■ SHORT PROBLEM: Copy out the records verbatim, beginning with the line that contains "Rely on the" and ending with the line that contains "Answer: the porous", both of those lines included.

Spatial question records:
****

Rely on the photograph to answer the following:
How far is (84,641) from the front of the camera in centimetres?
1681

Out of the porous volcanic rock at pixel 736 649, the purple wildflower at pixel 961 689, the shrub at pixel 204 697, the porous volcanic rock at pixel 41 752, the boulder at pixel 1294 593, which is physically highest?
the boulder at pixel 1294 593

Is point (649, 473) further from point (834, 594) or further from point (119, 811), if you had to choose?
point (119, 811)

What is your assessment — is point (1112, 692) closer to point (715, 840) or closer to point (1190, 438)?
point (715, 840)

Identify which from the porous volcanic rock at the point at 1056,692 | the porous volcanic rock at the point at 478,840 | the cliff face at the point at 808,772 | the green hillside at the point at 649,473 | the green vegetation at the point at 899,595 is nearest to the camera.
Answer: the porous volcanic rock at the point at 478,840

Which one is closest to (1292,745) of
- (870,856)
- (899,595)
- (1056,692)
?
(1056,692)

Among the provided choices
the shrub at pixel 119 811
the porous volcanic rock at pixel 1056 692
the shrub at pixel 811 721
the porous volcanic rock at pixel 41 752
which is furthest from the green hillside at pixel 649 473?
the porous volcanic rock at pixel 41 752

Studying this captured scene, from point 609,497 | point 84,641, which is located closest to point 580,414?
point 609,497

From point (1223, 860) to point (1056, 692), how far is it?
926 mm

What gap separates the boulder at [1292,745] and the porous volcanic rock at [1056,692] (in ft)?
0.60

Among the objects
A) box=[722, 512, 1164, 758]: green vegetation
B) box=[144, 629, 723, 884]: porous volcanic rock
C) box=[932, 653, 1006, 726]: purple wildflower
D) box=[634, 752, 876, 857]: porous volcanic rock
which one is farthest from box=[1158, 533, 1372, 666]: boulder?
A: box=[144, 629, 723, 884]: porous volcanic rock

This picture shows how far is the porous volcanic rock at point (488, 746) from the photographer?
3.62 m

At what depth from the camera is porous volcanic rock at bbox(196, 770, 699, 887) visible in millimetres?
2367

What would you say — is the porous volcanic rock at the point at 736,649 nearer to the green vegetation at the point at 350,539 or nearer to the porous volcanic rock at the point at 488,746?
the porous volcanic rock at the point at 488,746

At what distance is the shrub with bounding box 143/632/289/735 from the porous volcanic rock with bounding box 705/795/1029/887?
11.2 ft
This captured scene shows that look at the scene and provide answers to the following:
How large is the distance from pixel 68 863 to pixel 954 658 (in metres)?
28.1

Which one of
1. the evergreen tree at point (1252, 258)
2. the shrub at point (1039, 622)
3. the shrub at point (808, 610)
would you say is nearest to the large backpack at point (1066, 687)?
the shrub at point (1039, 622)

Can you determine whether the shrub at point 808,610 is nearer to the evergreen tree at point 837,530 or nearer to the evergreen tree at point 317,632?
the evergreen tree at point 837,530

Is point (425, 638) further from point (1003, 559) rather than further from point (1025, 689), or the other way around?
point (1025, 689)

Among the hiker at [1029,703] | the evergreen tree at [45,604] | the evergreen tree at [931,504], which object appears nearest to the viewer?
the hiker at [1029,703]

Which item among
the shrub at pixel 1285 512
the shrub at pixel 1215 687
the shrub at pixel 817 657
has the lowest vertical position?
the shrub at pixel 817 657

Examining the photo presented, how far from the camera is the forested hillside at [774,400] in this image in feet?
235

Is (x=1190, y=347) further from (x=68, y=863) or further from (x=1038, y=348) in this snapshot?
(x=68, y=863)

****

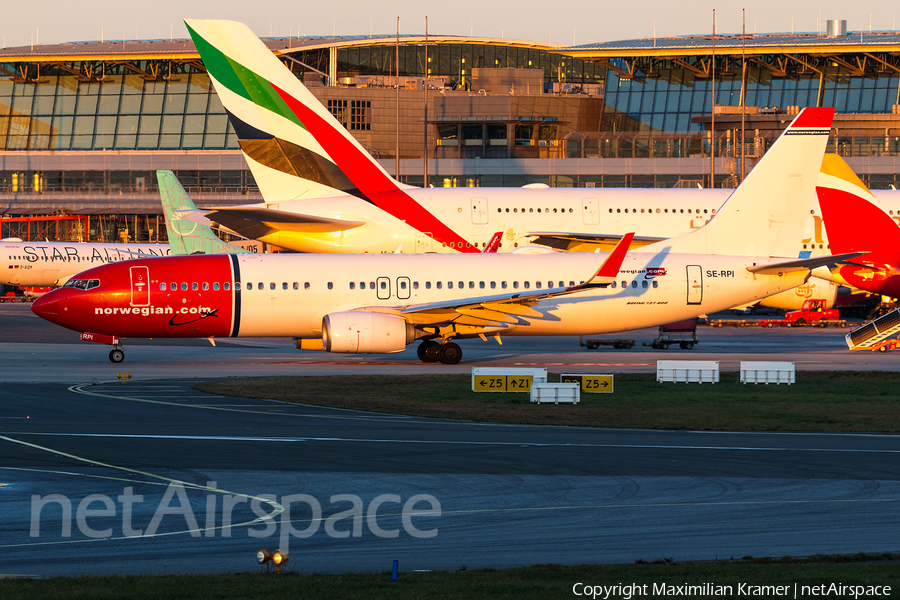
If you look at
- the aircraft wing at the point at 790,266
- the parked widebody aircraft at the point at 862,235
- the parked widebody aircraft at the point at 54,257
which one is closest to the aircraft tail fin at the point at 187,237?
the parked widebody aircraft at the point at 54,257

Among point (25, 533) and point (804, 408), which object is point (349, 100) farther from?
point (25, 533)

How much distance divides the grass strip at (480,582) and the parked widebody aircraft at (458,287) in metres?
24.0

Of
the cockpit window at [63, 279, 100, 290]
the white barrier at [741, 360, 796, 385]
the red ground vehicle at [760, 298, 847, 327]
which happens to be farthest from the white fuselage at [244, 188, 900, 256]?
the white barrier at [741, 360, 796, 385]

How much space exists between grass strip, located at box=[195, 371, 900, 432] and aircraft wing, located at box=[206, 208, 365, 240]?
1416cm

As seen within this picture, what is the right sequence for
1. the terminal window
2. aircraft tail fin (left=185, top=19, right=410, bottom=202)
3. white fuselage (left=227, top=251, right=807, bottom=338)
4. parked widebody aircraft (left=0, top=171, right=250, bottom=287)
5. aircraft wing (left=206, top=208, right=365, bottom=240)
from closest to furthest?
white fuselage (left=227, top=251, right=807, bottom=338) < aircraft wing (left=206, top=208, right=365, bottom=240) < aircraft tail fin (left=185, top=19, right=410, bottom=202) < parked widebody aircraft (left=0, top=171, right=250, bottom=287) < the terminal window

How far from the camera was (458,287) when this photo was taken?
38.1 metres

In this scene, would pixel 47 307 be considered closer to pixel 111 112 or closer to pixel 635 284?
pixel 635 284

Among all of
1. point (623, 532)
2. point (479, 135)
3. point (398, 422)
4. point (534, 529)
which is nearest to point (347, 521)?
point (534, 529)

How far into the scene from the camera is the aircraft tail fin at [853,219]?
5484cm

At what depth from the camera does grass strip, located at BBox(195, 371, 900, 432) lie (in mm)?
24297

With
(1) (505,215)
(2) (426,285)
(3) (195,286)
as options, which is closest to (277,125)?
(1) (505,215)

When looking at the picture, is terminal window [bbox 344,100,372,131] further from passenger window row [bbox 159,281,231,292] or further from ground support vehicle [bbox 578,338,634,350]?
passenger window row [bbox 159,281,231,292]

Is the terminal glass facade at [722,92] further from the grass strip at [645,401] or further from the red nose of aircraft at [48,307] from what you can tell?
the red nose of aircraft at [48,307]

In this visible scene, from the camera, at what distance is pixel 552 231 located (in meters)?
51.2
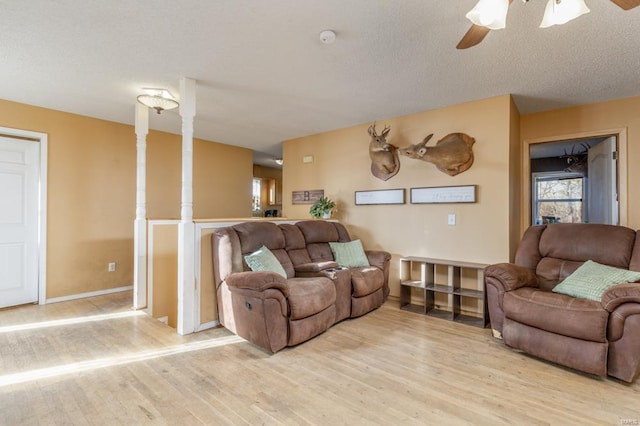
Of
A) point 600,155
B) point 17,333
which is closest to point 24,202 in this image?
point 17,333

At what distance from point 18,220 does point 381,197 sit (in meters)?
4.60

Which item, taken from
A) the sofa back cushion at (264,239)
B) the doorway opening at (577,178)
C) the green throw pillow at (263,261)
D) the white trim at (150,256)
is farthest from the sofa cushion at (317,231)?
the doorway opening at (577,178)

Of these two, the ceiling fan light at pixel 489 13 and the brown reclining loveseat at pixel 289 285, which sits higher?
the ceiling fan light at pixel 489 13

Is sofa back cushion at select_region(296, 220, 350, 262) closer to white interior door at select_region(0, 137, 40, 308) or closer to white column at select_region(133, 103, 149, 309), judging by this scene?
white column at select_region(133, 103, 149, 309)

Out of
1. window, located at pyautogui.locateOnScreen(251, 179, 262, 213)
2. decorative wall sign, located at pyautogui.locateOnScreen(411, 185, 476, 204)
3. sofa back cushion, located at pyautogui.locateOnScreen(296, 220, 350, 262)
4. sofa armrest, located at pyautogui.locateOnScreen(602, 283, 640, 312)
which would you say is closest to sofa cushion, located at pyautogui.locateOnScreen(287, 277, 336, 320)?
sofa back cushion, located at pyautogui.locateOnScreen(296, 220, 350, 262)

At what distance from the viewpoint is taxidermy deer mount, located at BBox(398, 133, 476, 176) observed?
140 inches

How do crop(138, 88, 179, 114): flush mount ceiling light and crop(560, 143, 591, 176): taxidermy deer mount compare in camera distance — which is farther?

****

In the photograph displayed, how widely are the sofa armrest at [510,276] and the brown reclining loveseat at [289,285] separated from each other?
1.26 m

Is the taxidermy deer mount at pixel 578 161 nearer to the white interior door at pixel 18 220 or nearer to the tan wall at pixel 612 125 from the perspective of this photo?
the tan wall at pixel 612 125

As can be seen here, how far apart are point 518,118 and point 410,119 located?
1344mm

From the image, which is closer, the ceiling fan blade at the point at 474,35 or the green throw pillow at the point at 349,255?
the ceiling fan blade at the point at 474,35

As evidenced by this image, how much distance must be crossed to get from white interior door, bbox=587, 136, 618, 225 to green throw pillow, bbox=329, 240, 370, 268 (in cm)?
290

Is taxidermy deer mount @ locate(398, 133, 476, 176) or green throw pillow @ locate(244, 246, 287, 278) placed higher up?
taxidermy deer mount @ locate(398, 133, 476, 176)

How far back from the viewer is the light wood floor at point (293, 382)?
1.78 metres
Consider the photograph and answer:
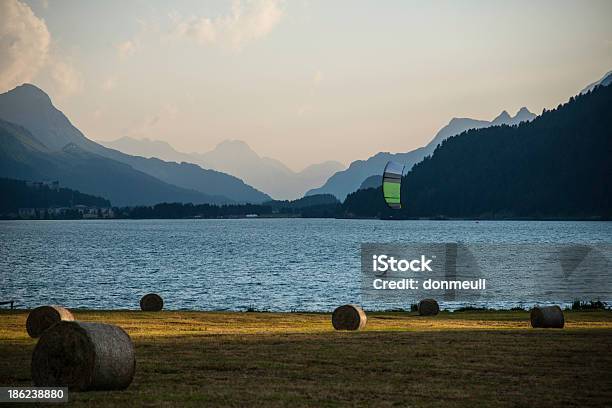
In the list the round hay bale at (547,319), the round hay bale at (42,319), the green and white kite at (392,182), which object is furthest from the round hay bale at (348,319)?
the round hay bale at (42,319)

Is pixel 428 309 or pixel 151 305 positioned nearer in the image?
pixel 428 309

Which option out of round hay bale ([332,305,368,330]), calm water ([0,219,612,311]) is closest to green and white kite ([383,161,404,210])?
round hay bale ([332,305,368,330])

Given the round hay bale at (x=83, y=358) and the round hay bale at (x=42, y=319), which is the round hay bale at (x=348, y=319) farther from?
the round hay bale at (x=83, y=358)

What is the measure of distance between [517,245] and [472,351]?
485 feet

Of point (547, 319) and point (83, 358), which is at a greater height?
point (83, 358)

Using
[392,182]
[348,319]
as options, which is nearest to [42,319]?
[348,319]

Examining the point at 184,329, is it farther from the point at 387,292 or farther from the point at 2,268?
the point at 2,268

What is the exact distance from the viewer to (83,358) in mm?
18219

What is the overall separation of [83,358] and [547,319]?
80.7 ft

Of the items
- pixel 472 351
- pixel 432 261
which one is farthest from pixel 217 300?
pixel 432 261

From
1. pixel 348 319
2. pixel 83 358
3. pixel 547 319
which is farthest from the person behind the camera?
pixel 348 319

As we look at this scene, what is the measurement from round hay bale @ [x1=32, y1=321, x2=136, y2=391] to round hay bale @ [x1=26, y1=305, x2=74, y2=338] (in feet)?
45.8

****

■ FULL ANSWER:
Rely on the photograph to answer the following:
How far is (84,641) from the front of the camera in centimetres?
1681

Out of the porous volcanic rock at pixel 736 649, the purple wildflower at pixel 961 689, the shrub at pixel 204 697, the porous volcanic rock at pixel 41 752, the boulder at pixel 1294 593, which is physically highest?
the boulder at pixel 1294 593

Is point (649, 473) further from point (834, 594) or further from point (119, 811), if you had to choose?
point (119, 811)

What is your assessment — is point (1112, 692) closer to point (715, 840) or closer to point (1190, 438)?
point (715, 840)

Identify which from the porous volcanic rock at the point at 1056,692 | the porous volcanic rock at the point at 478,840 | the cliff face at the point at 808,772 | the green hillside at the point at 649,473 | the green vegetation at the point at 899,595 is nearest to the camera.
Answer: the porous volcanic rock at the point at 478,840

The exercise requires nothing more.